Bug fixes for Windows 98 will be free, but consumers will have to buy a CD to get features such as better support for advanced hardware features and better support for home networking, Microsoft officials have said, a clarification that will likely quell complaints from some users.

"Users don't have to pay for bug fixes," said Mike Nichols, Windows product manager, adding that the long-awaited bug patches to Windows 98 will be posted on the company Web site within the first half of 1999.

And, a few months later, Microsoft will start selling a CD on its site that will essentially allow users to upgrade from the current version of Windows 98 to a new version that includes technologies such as advanced support for Universal Serial Bus, a copy of Internet Explorer 5.0, and a technology called Internet Connection Sharing, which eases the process of home networking. The CD will also contain the bug fixes.

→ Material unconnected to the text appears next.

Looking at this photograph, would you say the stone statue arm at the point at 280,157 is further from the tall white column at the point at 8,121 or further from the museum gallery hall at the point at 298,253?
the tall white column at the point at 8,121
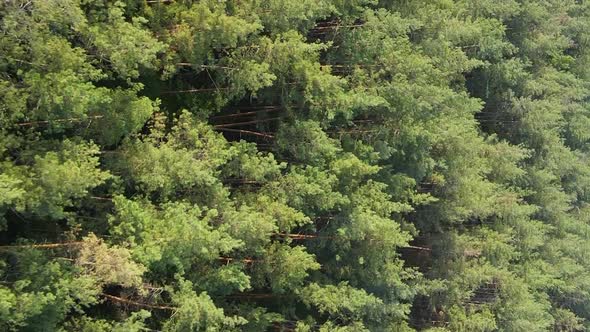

The price of the CD has not been set, but Nichols said he didn't imagine it selling for more than $30.


-- Kevin (mixesmusic@worldnet.att.net), April 09, 1999.

Some time in December I am going to set my computer to the year 1971 and let it roll over into 1972 which is the same as 2000. I refuse to pay Bill Gates any more than I already have!

-- winna (??@??.com), April 09, 1999.


Will your computer's date set back that far? Those dates are before the OS (Win95 or Win98) or the bios was written and may be rejected as invalid date entries.


-- Wildweasel (vtmldm@epix.net), April 09, 1999.

Hey -- wise up -- Microsoft products don't have "bugs" -- they have "issues" and "undocumented features." They don't have "bug fixes" -- they have "service paks." Haven't you been paying attention? :-)

-- vbProg (vbProg@MicrosoftAndIntelSuck.com), April 09, 1999.

If their bug fixes aren't any better than the recent ones don't waste your time. I'm running a 98 upgrade off of cd over an origional 95 OS. Last month I downloaded their Y2K patch and it promptly locked up my computer. After rebooting operation was still slow and shaky, so I uninstalled the patch and defragged my disk. That finally straightened out the problem.